» Stated goal:
Return, unchanged, the lines of the rows below, starting at the line that contains "Amongst the objects" and ending with the final line of the rows.

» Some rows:
---------------

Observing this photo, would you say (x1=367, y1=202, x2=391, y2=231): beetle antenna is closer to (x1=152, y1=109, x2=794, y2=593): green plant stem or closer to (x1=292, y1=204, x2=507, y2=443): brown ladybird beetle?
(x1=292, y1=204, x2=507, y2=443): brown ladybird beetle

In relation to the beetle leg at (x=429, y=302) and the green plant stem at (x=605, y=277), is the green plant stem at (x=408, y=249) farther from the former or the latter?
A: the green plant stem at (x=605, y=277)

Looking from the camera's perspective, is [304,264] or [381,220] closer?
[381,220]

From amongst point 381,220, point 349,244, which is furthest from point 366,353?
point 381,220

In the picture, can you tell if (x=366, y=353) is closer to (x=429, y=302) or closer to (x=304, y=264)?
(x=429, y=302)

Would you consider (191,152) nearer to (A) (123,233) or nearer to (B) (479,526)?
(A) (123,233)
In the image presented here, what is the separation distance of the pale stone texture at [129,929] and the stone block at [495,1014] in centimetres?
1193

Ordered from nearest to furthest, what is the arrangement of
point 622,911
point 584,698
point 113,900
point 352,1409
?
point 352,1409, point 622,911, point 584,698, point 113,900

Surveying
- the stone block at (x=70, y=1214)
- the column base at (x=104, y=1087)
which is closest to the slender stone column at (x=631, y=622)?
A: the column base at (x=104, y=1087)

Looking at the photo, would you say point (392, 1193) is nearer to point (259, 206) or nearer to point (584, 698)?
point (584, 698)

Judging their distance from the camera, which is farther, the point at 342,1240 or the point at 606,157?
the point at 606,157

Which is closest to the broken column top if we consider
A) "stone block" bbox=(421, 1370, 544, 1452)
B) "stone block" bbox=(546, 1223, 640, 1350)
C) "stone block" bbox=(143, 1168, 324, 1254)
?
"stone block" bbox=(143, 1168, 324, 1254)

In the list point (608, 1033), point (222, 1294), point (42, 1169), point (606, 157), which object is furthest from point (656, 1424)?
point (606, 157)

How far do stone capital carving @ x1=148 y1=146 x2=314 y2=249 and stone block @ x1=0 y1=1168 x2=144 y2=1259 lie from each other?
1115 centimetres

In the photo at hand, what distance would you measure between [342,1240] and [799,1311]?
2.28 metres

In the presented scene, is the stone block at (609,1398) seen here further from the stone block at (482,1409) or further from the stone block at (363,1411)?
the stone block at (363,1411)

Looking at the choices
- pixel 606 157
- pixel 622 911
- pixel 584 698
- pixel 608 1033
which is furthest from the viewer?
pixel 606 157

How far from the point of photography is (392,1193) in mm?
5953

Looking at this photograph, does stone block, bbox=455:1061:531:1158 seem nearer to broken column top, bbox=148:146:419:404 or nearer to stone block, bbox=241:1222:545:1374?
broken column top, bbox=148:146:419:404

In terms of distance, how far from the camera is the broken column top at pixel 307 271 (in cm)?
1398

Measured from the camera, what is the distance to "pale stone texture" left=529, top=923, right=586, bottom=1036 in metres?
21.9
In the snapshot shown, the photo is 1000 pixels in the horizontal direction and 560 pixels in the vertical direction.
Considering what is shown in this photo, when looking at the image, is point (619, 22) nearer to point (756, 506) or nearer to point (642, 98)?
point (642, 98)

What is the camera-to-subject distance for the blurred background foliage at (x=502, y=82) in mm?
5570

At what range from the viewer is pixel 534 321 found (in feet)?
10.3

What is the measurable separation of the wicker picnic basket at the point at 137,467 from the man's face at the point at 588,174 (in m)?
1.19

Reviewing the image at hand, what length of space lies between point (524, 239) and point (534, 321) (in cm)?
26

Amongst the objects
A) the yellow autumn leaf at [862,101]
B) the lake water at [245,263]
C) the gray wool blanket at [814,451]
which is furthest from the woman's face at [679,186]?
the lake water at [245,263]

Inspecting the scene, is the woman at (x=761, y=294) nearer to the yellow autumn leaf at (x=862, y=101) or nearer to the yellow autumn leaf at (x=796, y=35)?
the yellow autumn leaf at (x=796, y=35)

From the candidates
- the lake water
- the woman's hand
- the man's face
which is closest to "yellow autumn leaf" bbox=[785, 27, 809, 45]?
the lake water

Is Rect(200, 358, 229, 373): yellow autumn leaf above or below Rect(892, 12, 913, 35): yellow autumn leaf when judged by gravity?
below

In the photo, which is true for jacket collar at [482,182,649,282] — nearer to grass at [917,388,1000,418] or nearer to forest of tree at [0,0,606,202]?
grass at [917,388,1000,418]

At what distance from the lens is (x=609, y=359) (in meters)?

---------------

» Complete response:
Amongst the objects
A) the yellow autumn leaf at [862,101]
B) the lake water at [245,263]
C) the gray wool blanket at [814,451]
which is furthest from the woman's face at [679,186]?
the lake water at [245,263]

Inspecting the scene, is the woman at (x=761, y=294) nearer to the yellow autumn leaf at (x=862, y=101) or nearer to the yellow autumn leaf at (x=796, y=35)?
the yellow autumn leaf at (x=796, y=35)

From the candidates
- the lake water
- the woman's hand
- the man's face
which is closest to "yellow autumn leaf" bbox=[785, 27, 809, 45]?
the lake water

Is Rect(200, 358, 229, 373): yellow autumn leaf above or below Rect(892, 12, 913, 35): yellow autumn leaf when judged by gravity?
below

In the photo, which is true for jacket collar at [482,182,649,282] — nearer to grass at [917,388,1000,418] or nearer to forest of tree at [0,0,606,202]?
grass at [917,388,1000,418]

At what distance from the lens is (x=609, y=359) (in meters)?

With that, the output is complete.